吳天保的隨意和輕鬆,讓慧慧更感覺壓抑和沉重。好當孫子?可不是自己時時覺得低人三分!如果就個人品格和文化素養而論,慧慧勝過他十倍、百倍。可是就因為兩人的母親家庭出身不同,人家卻活得灑脫自如,甚至象脫韁的野馬,放蕩不羈。慧慧卻如同囚徒的子孫,走在替先人贖買深重罪孽的路上,時時設防、處處小心,因為在她的生活中布滿了“地雷”。想到此,種種的懊惱、悔恨便一齊來折磨著她那顆閱曆不深的年輕人的心。她的心情一下象老天一樣變得悲傷而陰沉。她感覺自己不過是一塊被人利用、或戲弄的擦桌布,丟掉她或拿起她實在無足輕重,在別人隻是轉瞬即逝的念頭。她突然不想去約文景了,掉轉身就往自己家走。到底回去以後幹什麽,她自己也說不清楚。

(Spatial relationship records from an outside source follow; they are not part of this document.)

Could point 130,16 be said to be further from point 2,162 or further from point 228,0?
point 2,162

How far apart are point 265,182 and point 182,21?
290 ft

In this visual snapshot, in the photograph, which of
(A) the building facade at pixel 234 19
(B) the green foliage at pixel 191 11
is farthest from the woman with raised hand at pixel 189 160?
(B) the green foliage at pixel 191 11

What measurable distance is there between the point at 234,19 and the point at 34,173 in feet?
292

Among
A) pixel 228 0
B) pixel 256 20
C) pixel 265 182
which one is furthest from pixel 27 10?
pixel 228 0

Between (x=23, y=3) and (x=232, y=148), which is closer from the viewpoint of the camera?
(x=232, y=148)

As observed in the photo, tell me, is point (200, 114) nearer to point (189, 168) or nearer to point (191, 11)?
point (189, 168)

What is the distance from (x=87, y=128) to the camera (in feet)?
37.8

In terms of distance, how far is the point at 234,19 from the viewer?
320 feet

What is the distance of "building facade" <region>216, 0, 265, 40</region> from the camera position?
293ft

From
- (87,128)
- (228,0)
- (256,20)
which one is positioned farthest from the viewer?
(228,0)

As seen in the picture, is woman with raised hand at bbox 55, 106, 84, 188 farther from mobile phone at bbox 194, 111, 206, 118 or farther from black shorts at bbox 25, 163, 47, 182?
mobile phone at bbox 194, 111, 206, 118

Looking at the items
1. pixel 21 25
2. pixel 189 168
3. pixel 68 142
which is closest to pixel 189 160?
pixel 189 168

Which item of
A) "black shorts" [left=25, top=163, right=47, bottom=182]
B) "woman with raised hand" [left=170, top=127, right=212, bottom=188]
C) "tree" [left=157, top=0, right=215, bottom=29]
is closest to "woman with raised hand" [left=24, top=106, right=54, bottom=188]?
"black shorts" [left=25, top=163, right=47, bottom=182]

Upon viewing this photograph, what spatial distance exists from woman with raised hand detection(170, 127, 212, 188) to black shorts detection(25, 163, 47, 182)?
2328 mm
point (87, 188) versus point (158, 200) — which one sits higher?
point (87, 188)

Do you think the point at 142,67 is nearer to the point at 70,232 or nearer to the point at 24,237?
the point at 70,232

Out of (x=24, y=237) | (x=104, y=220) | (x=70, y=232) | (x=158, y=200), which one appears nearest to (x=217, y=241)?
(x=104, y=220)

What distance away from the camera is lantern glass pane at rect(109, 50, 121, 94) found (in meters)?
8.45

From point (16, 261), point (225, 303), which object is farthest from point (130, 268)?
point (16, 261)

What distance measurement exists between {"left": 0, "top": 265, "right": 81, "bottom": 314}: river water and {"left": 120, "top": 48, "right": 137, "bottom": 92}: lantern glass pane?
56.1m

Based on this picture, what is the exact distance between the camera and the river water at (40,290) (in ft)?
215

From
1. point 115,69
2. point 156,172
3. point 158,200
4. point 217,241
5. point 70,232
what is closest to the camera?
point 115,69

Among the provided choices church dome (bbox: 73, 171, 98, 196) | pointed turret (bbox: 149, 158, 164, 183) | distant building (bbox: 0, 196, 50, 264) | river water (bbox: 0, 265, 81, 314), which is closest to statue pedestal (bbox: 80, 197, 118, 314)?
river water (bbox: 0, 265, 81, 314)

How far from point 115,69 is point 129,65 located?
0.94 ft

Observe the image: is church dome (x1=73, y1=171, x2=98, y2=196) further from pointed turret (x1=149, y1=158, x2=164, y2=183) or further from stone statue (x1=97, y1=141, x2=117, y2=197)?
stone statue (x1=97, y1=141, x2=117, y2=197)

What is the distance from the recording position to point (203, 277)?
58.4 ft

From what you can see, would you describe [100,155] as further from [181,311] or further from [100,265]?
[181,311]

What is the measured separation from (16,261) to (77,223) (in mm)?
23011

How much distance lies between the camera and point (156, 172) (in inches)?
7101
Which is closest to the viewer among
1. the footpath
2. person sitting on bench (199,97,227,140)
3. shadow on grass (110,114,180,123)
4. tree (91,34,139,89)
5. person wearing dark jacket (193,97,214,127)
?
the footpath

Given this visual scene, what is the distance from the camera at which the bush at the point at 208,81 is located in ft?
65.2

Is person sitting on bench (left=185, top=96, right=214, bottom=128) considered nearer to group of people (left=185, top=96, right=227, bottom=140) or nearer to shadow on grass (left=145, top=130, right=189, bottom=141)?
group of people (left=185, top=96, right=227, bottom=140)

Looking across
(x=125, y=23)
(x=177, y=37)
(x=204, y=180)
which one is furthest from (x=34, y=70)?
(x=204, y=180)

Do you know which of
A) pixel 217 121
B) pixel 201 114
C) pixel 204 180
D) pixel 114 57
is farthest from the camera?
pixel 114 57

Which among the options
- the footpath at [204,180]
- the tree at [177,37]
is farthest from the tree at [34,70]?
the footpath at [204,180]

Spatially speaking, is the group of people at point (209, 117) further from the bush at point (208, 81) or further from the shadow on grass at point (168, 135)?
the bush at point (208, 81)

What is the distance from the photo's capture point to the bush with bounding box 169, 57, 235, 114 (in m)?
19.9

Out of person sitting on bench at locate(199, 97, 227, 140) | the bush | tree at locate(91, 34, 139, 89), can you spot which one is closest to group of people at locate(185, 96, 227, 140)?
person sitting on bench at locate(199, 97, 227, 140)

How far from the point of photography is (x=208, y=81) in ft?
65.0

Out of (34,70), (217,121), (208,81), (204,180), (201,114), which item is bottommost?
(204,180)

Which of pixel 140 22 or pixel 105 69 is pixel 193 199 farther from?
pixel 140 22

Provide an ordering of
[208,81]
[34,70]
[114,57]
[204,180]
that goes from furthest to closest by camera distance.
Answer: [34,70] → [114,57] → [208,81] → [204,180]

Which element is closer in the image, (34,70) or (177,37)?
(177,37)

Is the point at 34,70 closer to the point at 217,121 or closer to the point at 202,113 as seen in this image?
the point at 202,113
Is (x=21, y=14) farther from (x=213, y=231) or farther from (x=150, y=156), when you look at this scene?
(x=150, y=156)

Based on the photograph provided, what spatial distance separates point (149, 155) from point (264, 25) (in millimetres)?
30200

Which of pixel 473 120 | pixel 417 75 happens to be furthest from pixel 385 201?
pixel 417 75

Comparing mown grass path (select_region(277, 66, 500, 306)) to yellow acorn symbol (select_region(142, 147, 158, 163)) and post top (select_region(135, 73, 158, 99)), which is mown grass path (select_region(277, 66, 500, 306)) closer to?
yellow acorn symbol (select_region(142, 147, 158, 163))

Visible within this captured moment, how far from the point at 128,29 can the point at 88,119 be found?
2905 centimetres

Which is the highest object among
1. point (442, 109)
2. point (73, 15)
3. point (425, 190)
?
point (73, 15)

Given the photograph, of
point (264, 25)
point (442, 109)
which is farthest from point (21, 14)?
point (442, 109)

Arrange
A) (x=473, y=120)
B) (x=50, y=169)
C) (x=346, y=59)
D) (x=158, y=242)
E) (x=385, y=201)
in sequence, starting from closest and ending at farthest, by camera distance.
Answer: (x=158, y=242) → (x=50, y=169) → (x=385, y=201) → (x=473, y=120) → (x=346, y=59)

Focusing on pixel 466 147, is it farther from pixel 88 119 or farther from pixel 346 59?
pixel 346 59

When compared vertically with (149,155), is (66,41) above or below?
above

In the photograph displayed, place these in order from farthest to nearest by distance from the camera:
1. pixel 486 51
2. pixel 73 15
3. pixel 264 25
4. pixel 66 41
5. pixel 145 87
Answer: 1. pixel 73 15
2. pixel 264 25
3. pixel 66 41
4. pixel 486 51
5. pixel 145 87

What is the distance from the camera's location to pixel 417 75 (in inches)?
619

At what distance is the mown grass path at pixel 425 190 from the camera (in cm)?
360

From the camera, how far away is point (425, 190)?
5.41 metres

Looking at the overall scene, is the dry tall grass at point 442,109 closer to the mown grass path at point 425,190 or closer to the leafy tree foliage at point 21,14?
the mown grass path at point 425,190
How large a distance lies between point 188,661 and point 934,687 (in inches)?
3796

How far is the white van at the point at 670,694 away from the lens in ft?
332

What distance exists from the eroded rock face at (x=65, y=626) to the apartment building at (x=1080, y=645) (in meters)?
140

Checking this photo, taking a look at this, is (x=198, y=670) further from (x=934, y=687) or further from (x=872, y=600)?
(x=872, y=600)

“慧慧,怎麽不去找文景呢?”文景的爹陸富堂出來了。陸富堂的粗嗓門把慧慧嚇了一跳。
“我本來要叫她去摘麻麻花的……”慧慧這才想起自己的初衷。
“唉。她娘的病又犯了。——恐怕今天去不成!”陸富堂扛著鍁踏著雨靴,大約是要照看自留地去。
於是,慧慧又少情沒緒地踅回到文景家。她想:既然知道富堂嬸兒的病犯了,不去看看是不禮貌的。
未進家門,就聞到一股酒味兒。原來是文景正給她娘紮針呢。炕頭展著本《新針療法》手冊。富堂嬸兒閉著雙眼橫躺在炕邊,她的小腿上,手腕上都紮著明晃晃的銀針。文景正撩起她娘的底襟,在她娘肚上比劃著,全神貫注地念叨著尋找一個叫“中脘”的穴位。
“啊呀,文景真膽大!”慧慧驚呼道。她看見文景從針包裏選出一根三寸長的銀針,不停地擦拭。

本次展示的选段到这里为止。